Native (external stake accounts): use Marinade’s instant unstake tool for a small documented fee, or wait a full epoch to exit fee-free. The app/help screen shows the current fee and ETA.
Pro Tips
Leave a small amount of SOL in your wallet for network fees when you stake, restake, or unstake—especially if you plan to batch multiple actions. (The app will prompt you as needed.)
Frequently Asked Questions
Get answers to the most common questions about this tool
What is Marinade?
Marinade is a non-custodial staking protocol on the Solana blockchain that allows users to stake their SOL tokens and receive mSOL, a liquid staking derivative.
How does Marinade work?
Users stake their SOL tokens with Marinade, which delegates them to a diverse set of validators. In return, users receive mSOL tokens, representing their staked SOL plus accrued rewards, enabling participation in DeFi activities while earning staking rewards.
What is the difference between mSOL and Marinade Native?
mSOL is a liquid staking token you receive when you stake SOL through Marinade. It accrues staking rewards in its exchange rate and can be used in DeFi. Marinade Native delegates SOL directly from your wallet to validators—no token is minted, and Marinade lists no ongoing user fee for this mode (instant exit is optional with a small fee).

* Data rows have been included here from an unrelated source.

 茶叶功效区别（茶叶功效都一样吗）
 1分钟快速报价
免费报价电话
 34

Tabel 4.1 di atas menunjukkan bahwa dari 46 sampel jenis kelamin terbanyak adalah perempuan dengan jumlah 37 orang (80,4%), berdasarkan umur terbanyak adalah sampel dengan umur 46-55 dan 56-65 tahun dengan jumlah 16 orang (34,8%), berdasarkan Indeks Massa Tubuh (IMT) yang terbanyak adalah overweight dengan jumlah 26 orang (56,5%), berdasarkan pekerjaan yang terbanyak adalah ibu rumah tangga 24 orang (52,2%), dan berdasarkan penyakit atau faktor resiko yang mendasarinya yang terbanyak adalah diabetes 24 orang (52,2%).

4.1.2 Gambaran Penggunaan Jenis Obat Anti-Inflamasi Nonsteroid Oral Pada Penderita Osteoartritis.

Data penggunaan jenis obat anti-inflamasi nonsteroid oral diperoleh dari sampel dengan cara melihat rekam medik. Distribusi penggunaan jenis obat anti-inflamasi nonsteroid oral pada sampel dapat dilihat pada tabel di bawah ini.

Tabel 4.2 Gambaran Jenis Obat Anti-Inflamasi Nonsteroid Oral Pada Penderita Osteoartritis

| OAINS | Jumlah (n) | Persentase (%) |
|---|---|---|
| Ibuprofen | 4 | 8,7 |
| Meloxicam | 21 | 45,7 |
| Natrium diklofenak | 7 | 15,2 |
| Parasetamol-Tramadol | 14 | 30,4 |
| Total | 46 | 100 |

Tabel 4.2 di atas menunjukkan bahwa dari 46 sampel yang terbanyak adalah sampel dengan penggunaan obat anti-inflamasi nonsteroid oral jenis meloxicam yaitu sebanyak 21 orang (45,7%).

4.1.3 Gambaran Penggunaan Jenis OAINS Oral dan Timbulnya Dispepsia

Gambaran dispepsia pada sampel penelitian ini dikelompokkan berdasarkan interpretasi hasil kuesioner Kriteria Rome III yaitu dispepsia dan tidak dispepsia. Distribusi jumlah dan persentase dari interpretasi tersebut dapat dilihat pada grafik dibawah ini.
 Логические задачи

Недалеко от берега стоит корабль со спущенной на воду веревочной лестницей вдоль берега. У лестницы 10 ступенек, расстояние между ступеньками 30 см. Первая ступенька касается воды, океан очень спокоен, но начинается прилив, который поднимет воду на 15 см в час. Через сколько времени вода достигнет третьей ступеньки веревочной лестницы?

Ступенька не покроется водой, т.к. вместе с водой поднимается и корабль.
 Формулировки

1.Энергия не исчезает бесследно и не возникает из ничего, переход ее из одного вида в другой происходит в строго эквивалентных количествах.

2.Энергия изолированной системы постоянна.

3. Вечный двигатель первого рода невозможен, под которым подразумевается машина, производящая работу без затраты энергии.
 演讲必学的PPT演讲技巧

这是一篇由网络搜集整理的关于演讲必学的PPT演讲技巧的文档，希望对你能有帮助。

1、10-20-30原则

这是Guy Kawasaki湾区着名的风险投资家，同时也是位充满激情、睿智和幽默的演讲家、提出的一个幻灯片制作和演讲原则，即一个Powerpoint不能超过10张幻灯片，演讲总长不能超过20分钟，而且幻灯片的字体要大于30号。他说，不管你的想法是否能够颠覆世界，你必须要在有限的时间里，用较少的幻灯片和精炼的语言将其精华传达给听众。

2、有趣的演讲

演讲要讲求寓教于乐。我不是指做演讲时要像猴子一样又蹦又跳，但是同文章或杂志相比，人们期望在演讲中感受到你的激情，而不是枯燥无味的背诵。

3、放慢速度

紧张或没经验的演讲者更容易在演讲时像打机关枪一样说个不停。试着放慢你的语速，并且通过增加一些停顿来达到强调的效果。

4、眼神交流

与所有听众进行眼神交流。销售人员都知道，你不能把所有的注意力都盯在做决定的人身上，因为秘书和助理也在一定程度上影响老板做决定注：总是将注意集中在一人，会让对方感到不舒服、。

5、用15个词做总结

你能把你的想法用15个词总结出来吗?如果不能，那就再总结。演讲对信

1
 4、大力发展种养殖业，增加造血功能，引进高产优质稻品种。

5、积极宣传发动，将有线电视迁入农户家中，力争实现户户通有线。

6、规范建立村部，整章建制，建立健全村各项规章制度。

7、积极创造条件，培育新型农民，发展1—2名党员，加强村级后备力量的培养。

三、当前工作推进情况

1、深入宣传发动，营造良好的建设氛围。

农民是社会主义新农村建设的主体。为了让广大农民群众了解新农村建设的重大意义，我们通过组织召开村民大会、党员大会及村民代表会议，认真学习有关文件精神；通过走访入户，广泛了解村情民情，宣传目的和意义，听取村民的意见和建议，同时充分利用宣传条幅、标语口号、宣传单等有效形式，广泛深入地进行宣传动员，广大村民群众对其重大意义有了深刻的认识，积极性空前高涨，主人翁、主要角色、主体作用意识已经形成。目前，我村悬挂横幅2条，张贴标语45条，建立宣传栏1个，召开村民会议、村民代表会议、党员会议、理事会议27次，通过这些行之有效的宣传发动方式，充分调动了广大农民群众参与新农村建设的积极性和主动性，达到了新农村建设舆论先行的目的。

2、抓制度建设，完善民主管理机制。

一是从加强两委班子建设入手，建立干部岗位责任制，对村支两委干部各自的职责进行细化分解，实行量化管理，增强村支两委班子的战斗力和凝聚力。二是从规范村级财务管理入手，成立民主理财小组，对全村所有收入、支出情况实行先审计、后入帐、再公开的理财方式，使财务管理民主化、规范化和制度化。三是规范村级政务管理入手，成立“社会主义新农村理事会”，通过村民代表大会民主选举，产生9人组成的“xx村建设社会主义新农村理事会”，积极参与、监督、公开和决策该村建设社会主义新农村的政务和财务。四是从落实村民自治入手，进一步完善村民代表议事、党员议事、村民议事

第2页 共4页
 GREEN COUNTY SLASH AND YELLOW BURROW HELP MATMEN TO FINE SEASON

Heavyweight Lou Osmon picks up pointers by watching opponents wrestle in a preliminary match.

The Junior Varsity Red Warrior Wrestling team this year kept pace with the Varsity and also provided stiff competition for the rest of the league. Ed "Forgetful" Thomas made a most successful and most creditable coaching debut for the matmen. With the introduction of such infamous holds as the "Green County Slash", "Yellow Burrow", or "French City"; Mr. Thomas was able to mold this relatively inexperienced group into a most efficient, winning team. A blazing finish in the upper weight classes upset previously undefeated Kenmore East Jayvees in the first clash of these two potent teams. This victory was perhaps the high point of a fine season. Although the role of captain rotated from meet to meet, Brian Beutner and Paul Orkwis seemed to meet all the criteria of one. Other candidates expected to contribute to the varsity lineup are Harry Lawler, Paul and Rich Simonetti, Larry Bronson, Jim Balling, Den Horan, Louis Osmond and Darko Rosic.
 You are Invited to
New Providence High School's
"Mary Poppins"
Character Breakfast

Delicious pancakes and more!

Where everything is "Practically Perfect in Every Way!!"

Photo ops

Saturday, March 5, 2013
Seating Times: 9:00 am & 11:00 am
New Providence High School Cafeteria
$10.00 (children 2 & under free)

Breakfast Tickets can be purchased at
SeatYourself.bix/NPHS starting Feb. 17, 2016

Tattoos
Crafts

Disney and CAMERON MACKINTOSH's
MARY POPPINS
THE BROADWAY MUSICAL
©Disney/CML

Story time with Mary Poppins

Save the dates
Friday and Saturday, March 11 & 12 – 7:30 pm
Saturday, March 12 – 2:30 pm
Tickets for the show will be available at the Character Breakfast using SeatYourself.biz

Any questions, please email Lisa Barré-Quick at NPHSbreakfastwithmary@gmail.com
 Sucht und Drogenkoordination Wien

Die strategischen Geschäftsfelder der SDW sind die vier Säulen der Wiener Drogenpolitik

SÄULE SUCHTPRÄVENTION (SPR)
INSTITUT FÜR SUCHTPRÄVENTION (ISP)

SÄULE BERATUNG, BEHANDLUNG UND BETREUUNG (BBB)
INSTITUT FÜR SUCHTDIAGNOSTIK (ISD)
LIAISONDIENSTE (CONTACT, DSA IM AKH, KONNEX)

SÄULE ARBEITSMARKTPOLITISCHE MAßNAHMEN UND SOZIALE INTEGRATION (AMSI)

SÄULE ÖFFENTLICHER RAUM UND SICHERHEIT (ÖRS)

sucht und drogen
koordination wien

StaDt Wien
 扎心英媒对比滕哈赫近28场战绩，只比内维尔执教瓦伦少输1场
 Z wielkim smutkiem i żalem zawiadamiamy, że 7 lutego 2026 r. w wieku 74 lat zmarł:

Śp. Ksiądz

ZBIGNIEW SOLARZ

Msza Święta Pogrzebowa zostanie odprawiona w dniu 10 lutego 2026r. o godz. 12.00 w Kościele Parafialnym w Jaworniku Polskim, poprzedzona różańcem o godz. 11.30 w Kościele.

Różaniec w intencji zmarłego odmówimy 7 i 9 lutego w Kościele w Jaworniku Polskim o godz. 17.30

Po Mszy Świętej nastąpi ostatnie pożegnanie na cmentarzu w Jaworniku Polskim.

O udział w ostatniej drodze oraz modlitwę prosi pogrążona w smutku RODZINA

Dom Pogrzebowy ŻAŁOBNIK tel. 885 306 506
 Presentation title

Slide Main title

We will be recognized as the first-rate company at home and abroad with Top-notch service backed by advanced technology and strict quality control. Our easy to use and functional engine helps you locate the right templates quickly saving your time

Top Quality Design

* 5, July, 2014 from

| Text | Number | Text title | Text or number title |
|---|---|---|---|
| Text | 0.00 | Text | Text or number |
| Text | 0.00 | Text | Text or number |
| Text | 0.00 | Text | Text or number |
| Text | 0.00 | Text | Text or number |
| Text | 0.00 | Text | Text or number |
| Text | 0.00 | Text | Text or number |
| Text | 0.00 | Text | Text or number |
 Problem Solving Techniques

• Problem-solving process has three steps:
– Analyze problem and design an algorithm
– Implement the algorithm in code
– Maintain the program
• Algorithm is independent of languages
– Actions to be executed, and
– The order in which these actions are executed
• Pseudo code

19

How long does it take to unstake without paying an instant fee?
Delayed exits complete after one Solana epoch (about 2–3 days). The app shows your estimate before you sign.
How do instant unstake fees work?
For mSOL, instant unstake uses a liquidity pool and the fee varies with liquidity conditions (check the live preview). For native stake held outside Marinade, Marinade documents a 0.05% instant unstake fee plus network fees.
Is Marinade audited or otherwise evaluated for security?
Yes. Marinade publishes audits (e.g., Neodyme’s 2024 review of Validator Bonds; earlier audits such as Ackee) and maintains a security hub. Marinade also announced SOC 2 Type I compliance in 2025. As always, smart-contract and network risks exist; read the docs before using.
What is Protected Staking Rewards (PSR)?
PSR requires validators to post SOL bonds that cover certain reward shortfalls from commission changes or downtime, with defined coverage splits between validator and Marinade. It’s an on-chain safety layer designed to keep staking performance steady while staking to more validators.